However, there are some factual errors - I only noticed 2, which were incorrect dates. These could be typos, and I didn’t fact check everything, but it’s enough for me to have high;ignited a bunch of the references for stuff I found important so I could look up the primary sources. Another review calls the writing disjointed. This isn’t incorrect, but it’s definitely a stylistic thing the author is doing on purpose. It’ll work for some and not work for others; I was somewhere in the middle, where it didn’t make the book unreadable but sometimes the point being made was lost because the attempt at poetic prose overshadowed what it was trying to say.
All in all, this is an important book for anybody who is interested in the history of anti-capitalism and is seeking to ground theory into historicism .
Peter Linebaugh's sweeping history of Magna Carta, one of the founding documents of law couldn't come at a better time. This ancient text, with its limits on tyranny, its prohibition of torture, its securing of the right to trial by jury and of course, habeas corpus, has never been needed so much. Under the guise of the war on terror, many governments have sought to undermine these ancient rights and in the first instance Linebaugh's book is a rallying cry to defend them. It is with a only a limited irony that the author can quote a legal expert recently saying "If anyone had told me 20 years ago that fighting for the rights in Magna Carta or the rule of law would be seen as revolutionary behaviour, I would have laughed."
a must-read to understand the insistence of the so-called 'pre-history' of the capitalist mode of production in contemporary social movements revolving around the rights over commons; to see what lies at the 'beginning' of law and what kind of 'omission' coinciding with the period of primitive accumulation serves the rise of bourgeois law based on abstract, universal human rights.
The Magna Carta provides for habeas corpus, trial by jury and prohibition of torture. It was confirmed on September 11, 1217. Someone is fucking with us.
I loved this book and found it both interesting and thought-provoking. I would not have thought to pick up a book about ancient British law, until a dear friend told me about the often lost compendum to the Magna Carta, the Great Charter of the Forest.
Linebaugh does excellent research and analysis on how both the Magna Carta and the Charter of the Forest have been used and abused through the years in the UK and the greater British Empire. The sections on the U.S. and India were particularly of interest to me. The central idea behind the Charter was to preserve the Commons for all people, which clearly goes against the interest of Kings and the Elite and of course corporations.
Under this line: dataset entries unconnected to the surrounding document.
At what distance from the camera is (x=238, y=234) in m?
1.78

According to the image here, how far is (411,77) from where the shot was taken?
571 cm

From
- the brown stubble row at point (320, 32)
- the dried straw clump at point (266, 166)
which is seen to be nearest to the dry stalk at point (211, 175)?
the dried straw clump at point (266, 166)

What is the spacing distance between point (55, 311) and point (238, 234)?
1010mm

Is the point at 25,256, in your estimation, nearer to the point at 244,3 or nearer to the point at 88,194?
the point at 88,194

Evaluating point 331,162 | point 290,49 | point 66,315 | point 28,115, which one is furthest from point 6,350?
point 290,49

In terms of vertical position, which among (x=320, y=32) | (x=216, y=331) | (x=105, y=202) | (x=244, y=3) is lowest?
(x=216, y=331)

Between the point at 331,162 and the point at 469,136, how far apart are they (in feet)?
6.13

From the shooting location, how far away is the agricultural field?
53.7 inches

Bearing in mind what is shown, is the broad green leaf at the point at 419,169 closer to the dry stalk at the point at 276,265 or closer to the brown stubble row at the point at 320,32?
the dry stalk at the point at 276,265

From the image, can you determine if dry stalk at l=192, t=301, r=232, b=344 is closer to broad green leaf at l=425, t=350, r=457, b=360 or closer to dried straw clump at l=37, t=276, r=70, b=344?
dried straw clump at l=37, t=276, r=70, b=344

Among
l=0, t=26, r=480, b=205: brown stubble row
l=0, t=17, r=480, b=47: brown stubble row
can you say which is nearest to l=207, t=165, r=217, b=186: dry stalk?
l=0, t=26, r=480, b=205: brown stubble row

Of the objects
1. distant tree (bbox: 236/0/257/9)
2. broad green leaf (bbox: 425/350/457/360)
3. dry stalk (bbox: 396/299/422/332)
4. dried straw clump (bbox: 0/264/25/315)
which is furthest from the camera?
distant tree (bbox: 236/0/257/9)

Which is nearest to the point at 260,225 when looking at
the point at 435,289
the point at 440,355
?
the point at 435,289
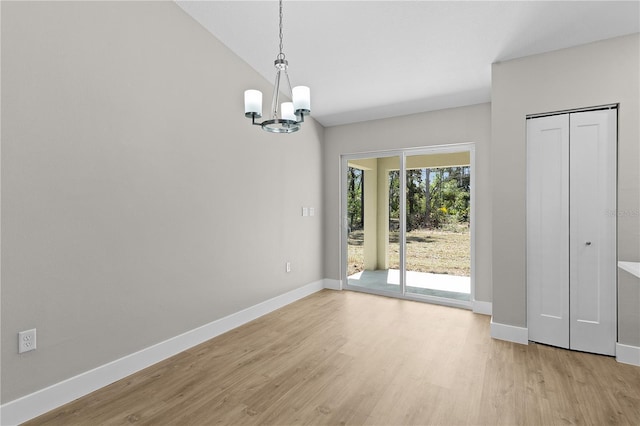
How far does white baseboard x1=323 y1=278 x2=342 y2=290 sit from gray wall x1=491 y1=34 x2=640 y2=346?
231 centimetres

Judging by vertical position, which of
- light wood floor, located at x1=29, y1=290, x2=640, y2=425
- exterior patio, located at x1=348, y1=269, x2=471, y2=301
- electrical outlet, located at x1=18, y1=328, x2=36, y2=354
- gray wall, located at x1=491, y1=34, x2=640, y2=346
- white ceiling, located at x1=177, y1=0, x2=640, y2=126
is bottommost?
light wood floor, located at x1=29, y1=290, x2=640, y2=425

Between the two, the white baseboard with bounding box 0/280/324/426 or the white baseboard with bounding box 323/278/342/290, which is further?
the white baseboard with bounding box 323/278/342/290

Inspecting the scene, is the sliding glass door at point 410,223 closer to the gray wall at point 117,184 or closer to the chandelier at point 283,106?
the gray wall at point 117,184

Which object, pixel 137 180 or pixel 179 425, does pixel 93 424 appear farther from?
pixel 137 180

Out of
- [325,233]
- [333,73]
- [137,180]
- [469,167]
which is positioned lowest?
[325,233]

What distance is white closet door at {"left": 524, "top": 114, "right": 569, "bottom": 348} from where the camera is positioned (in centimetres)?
284

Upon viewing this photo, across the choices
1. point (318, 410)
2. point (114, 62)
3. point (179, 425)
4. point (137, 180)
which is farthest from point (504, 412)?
point (114, 62)

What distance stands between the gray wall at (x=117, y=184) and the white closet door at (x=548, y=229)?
2.84 metres

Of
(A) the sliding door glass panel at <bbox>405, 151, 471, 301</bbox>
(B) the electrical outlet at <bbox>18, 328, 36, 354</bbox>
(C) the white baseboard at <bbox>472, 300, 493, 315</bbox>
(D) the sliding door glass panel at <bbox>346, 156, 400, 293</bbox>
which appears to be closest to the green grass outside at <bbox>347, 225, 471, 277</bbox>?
(A) the sliding door glass panel at <bbox>405, 151, 471, 301</bbox>

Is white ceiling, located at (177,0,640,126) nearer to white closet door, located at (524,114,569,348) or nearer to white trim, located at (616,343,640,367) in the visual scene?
white closet door, located at (524,114,569,348)

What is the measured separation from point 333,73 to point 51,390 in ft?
12.0

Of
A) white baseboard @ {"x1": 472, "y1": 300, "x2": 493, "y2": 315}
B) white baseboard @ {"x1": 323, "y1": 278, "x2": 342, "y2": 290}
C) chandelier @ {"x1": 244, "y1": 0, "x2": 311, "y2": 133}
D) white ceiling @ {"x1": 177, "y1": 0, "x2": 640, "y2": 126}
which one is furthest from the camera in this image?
white baseboard @ {"x1": 323, "y1": 278, "x2": 342, "y2": 290}

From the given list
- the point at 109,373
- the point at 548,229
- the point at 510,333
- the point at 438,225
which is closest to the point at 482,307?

In the U.S. the ideas of both great documents were flipped on their heads to justify corporate personhood, slavery, denying women rights, and stealing land from the indigenous.
This book excited me to envision what a return to the Commons could be here in the U.S. and around the world, and reminded me what exactly the Zapatistas and other indigenous leaders have been fighting for in the face of globalization.
Highly recommended for anyone interested in the Commons, central democratic documents and ideals, a different world, or great writing and political commentary.
I think this book is most compelling not as a legal history but as a political reminder that freedom has always depended on access to land, resources, and shared means of life. At times it romanticises the commons and centres human subsistence over ecological agency but this was really the point- to make rights feel once again rooted in everyday practices and the material world.
The language was definitely confusing to read… but surprisingly I managed to get the major points in the end and I actually quite like it! Maybe if I’d been a history nerd I would’ve loved it because this is a history book after all
A great source of information on a vital lineage of political struggle but ultimately too scattered to be as powerful as it deserves to be. Four rather than three stars due to the wealth of citations that can be drawn on for further study.
I am baffled by Linebaugh's intentions for this book. I once saw him talk, and he seemed so sincere and genuine, and I think because of that I really wanted to like this book more than I did.
It's confusing to me if Linebaugh thinks things like Magna Carta are things we should be striving for, or if the struggle that goes into them is what he wants, or if he simply found many interesting connections between different documents, dates, tendencies, etc. (the september 11th coincidences are one example.)
But I wouldn't ever want to live in the world that produced Magna Carta - kings, merchants, gender divisions, religious tyrants, etc. At times Linebaugh seems to suggest people who don't care about documents and use their own sense of the world to make decisions and defend their actions, but ultimately seems to settle on constitutions to justify thoughts and actions. :(
I will say, though, that when I read when of Linebaugh's books (and I particularly felt it about this one) I get the feeling that he's writing it because he wants to, not because he has to publish or is trying to advance his celebrity, and that means a lot to me as a reader.
Written while reading: So far very well written and flowing. I worry though that Linebaugh thinks documents/constitutions like magna carta are liberatory, when to me they're interesting as a reflection of the social tensions of their time.
Sometimes Linebaugh gets bogged down in the details, but so far I'm loving them all.
Fascinating historical book showing how the enclosure movement has transformed our society from one where a person could live off of the commons to one where that is essentially impossible as everything is private property.
Very informative book. This books shows how the lessons of life can be so short lived. It is amazing how soon it seems we as a society have forgotten or given up on some basic rights we should still fight for and demand.
At times, a fairly frantic review of the continuing relevance of Magna Carta and the Charter of the Forests. Not as fluent as The London Hanged and is, I feel, often overburdened with references.